Желающих не нашлось. Эффект, надо признать, был ошеломляющим. Этот случай неплохо демонстрирует принцип действия чар, очевидно, известный и древним магам – избирания привода, или выходного усилителя для конечного действия.
Начинающий каратист оказался в роли сказочного героя, получившего волшебную силу, притом что он был не субъектом собственных сил, а агентом этой посторонней, ему не подчиненной, наоборот, подчиняющей его силы. Применяя старое, но точное выражение, можно сказать, что он был заколдован, или на время околдован исходившим от Рама могуществом. Действие чарьи, таким образом, в сущности схоже и действием других естественных сил, которые человек способен перераспределять с помощью особых, подходящих устройств. В работе «Иенская реальная философия» Гегель назвал это «хитростью разума»: «На широкий конец мощи воздействуют острым концом хитрости».
Простейший пример такого перераспределения воздействий – обыкновенный топор: он ведь не добавляет силы, а просто собирает ее в нужном месте.

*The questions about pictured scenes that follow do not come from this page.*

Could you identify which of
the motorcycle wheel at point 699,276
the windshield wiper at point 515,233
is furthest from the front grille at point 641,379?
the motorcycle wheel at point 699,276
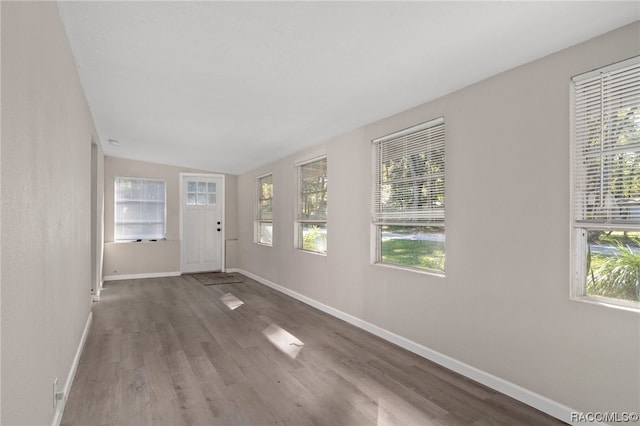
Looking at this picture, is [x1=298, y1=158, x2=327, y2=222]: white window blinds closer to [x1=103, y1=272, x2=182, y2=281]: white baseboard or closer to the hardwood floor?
the hardwood floor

Легкое усилие – и полено расколото на две части. А попробуй взять его голыми руками! Вот и искусство чарья во многом сводится к выбору и настройке нужного инструмента, посредника; собственно энергетический компонент воздействия не так уж и велик; инструмент тем и отличается от подручного средства, что он легок и удобен.
Но для самого посредника-исполнителя разница очень существенная: одно дело, когда топор «сам по себе» падает сверху на подставленное полено, другое дело, когда удар наносит дровосек.